The Klis fortress rises on a cliff and is divided in two parts. The western part is lower and lies beneath the Greben hill, while the eastern part, with round tower Oprah, the most important medieval fortress of the fort is higher. The only entrance to the fortress was on the west side. On and beneath the southwest side of the fortress there were Klis suburbs counting 100 to 200 houses, encircled by double walls. Another small settlement spreads to Greben, on the plateau called Megdan. There were lazaret and quarantine as well as lodgings for passers-by in Turkish times. In proximity to the fort there were several springs of drinkable water, and the nearest was the Holy Three Kings spring, whose importance was invaluable for long sieges.
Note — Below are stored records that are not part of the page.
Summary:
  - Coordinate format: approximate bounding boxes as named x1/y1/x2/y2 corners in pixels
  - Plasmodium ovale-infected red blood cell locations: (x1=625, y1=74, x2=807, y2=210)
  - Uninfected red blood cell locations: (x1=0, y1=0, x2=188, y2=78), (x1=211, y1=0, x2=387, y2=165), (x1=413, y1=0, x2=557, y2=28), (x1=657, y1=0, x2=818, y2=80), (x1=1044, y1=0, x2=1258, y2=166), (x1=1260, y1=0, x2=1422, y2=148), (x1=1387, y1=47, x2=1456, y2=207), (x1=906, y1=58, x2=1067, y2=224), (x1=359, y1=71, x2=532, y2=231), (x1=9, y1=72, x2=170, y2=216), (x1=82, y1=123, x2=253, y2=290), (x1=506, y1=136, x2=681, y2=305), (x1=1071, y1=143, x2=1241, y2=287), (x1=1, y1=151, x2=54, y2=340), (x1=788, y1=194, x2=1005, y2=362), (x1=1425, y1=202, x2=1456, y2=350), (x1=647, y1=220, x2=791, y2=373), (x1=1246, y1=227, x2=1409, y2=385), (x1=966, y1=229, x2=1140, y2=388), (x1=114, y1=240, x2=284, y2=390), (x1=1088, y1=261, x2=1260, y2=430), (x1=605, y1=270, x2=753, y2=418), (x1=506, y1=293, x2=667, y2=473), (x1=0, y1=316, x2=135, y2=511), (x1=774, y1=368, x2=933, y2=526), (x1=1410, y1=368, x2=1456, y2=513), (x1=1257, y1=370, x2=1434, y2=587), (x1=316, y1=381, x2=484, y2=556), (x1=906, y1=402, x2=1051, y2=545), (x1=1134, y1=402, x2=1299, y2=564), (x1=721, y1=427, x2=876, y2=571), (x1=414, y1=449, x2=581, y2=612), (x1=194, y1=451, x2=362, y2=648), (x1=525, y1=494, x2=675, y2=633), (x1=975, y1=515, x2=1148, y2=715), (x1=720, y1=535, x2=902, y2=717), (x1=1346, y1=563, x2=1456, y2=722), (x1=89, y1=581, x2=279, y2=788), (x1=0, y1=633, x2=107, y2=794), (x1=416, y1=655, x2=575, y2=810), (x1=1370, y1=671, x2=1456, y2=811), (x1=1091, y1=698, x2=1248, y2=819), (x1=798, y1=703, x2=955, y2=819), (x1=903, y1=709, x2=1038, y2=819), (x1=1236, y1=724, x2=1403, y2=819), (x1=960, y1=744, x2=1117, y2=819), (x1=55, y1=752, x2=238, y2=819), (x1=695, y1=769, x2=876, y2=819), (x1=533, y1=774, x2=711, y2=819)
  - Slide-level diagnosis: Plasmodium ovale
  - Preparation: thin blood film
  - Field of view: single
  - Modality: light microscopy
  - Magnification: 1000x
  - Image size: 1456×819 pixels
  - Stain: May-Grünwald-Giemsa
The oldest fortress, the Roman castrum, has not been materially located so far but is considered to have been on the highest eastern side of the cliff. Castrum described by old writers was probably used by Croatian Trpimir because it was still preserved in his time. Also, in nearby Rižinice there was a church with a royal altar block and a engraved inscription with the prince’s name: PRO DUCE TREPIM (ERO).
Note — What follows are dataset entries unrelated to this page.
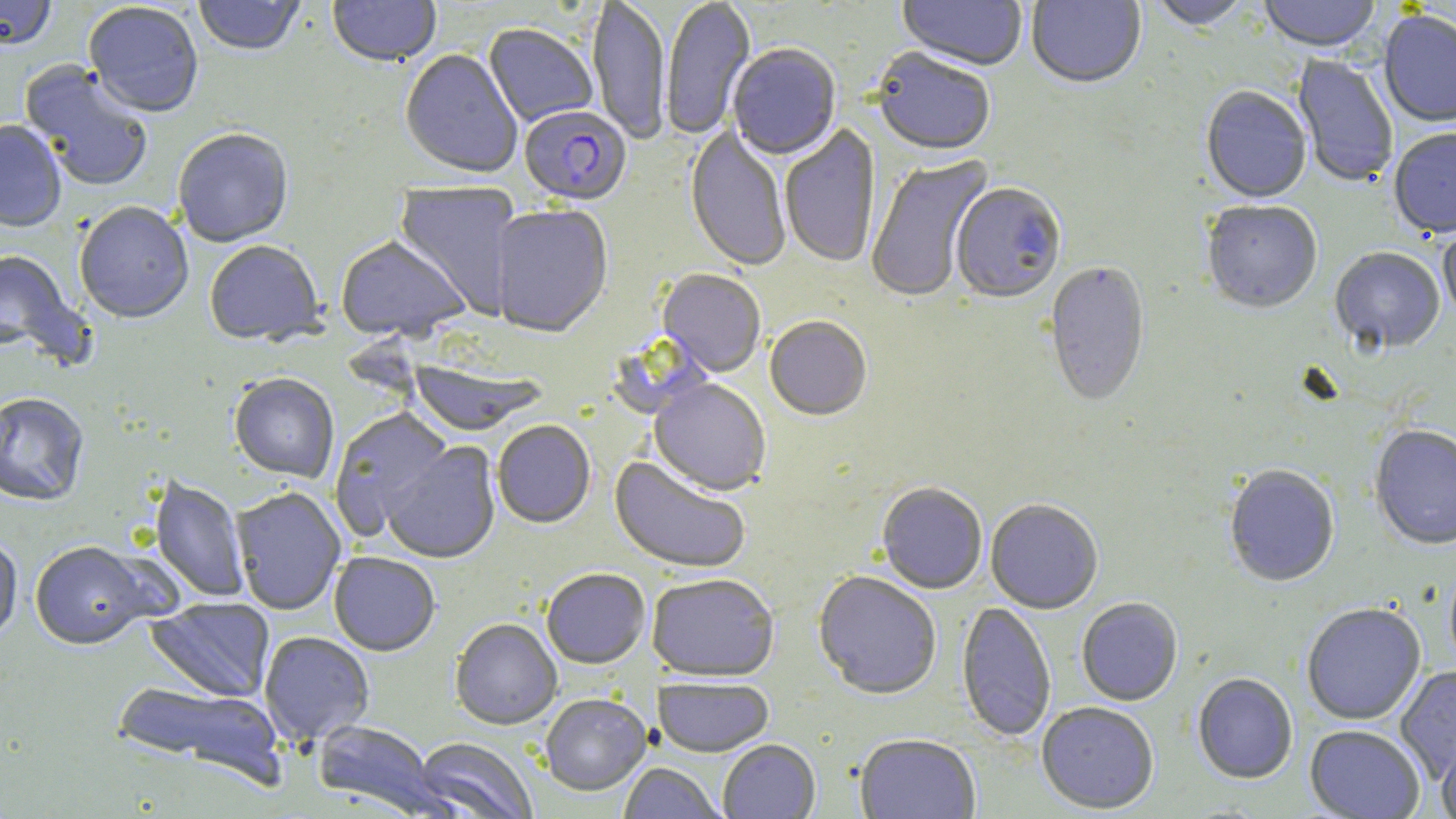

{
  "slide_level_diagnosis": "Plasmodium falciparum",
  "uninfected_red_blood_cell_locations": "approximate bounding boxes as (x1,y1)-(x2,y2) corner pairs in pixels: (0,0)-(57,53), (193,0)-(306,59), (327,0)-(441,69), (587,0)-(671,147), (661,0)-(755,142), (897,0)-(1027,73), (1026,0)-(1146,91), (1257,0)-(1383,55), (1147,1)-(1255,33), (83,3)-(203,121), (1379,11)-(1456,129), (483,25)-(597,128), (727,46)-(841,162), (400,50)-(522,180), (871,50)-(995,159), (1292,55)-(1398,188), (18,60)-(154,194), (1200,87)-(1311,205), (0,122)-(66,234), (780,125)-(880,269), (685,126)-(791,273), (173,130)-(293,249), (1389,130)-(1456,241), (866,154)-(995,305), (393,181)-(521,318), (951,184)-(1067,307), (1201,202)-(1322,317), (75,203)-(193,326), (491,206)-(613,340), (1438,226)-(1456,327), (335,237)-(471,345), (205,242)-(326,349), (0,249)-(87,367), (1330,249)-(1444,355), (1044,262)-(1150,409), (657,270)-(766,379), (764,318)-(872,422), (408,359)-(546,437), (229,375)-(339,485), (649,380)-(771,497), (0,394)-(89,508), (330,408)-(454,540), (493,422)-(595,530), (1369,426)-(1456,552), (382,441)-(501,565), (609,456)-(750,575), (1224,467)-(1339,589), (148,477)-(249,604), (877,484)-(987,595), (231,488)-(346,616), (985,500)-(1103,615), (0,538)-(22,648), (29,543)-(157,653), (329,553)-(440,658), (541,570)-(650,670), (812,572)-(942,702), (647,574)-(779,684), (145,598)-(276,704), (1076,599)-(1183,707), (956,602)-(1056,742), (1302,604)-(1426,726), (450,620)-(562,731), (259,632)-(374,746), (1396,666)-(1455,784), (1192,674)-(1297,785), (654,678)-(774,759), (109,680)-(287,787), (540,695)-(651,797), (1037,703)-(1159,815), (312,721)-(440,815), (1305,726)-(1425,819), (1437,735)-(1456,819), (854,736)-(981,819), (412,738)-(537,819), (718,741)-(820,818), (620,763)-(724,819)",
  "plasmodium_falciparum_infected_red_blood_cell_locations": "approximate bounding boxes as (x1,y1)-(x2,y2) corner pairs in pixels: (520,107)-(632,208)",
  "modality": "light microscopy",
  "image_size": "1456×819 pixels",
  "magnification": "1000x",
  "field_of_view": "one of a larger specimen",
  "preparation": "thin blood film",
  "stain": "May-Grünwald-Giemsa"
}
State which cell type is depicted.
In today’s Klis fortress numerous ornamental structures have been preserved in whole or in part, mostly from Venetian and Austrian periods. The fortress itself consists of three enclosed parts with separate entrances. The first or main entrance was built by the Austrians in the twenties of the nineteenth century at the same location as the older entrance from the Venetian era. The second entrance is the medieval entrance to the fortress which was significantly damaged in the siege of 1648. The Venetians completely renewed this entrance, and its present appearance is the work of Austrian authorities in the 1920s. Next is the third entrance which was built in the Middle Ages. In the mid-18th century, the Venetians refurbished it several times, and the last extension was made in 1763.
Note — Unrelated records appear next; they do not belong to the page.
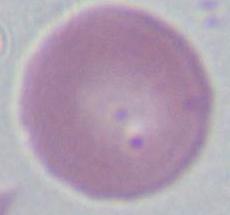

This is an erythrocyte.

Captured at 1000x magnification. Photomicrograph.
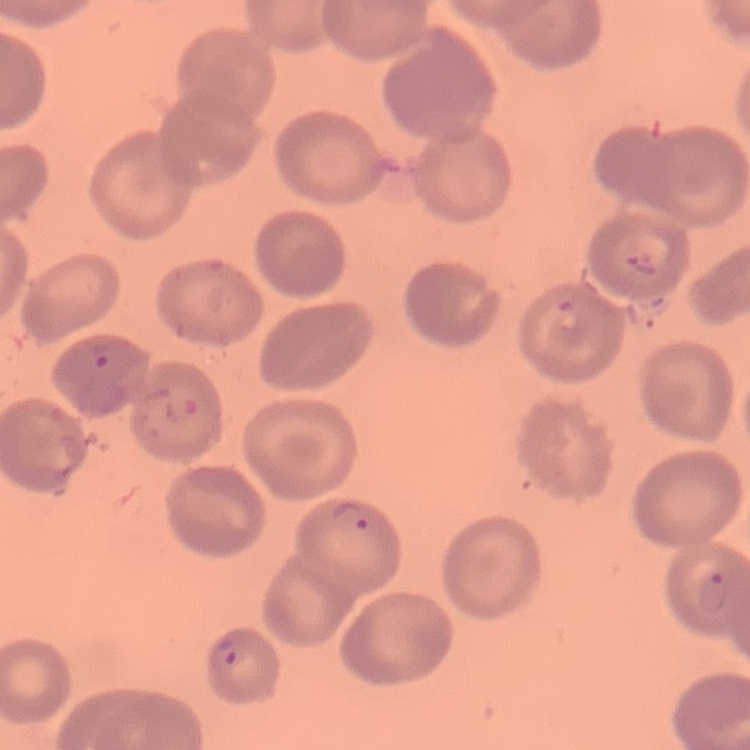
erythrocyte morphology = no rouleaux formation
image type = one tile cut from a larger photomicrograph
stain = Field's or Giemsa
preparation = thin blood smear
The providur’s apartment, also known as the Count’s house, was built in the middle of the 17th century. It was built on the foundations of the oldest buildings from the period of Croatian rulers and later Klis princes. The Austrians repaired this building and had a fortress command center and engineering department.
In the third defensive ring of the Klis fortress lays almost entirely preserved church of Sv. Vid. It was built by the Turks after conquering Klis in 1537 as a mosque on the site of the former old-style church. It was a quadratic shape with a half-round dome and a minaret. Immediately after the liberation in 1648, it was reconstructed and devoted as the church of St. Vid. Above the entrance to the church there is a Latin inscription set in 1743, which reads: “What devotion builds, piety and preserves.”
To the west of the church is the Bembo bastion, the largest artillery position in the third defensive ring and throughout the whole fort. In today’s scale it was built in the middle of the 17th century on the site of the former Kružić tower.
Due to numerous subsequent constructions and renovations it is impossible to define the Klis fortress in its entirety. Obviously, this great fortress once served as a chateu, but it was also the center of regal power. Afterwards, it is obvious that its strategic and defensive value became dominant while the housing was completely neglected. The construction of the bastion and all the newer reconstructions have made this great and impressive fort a real fortress.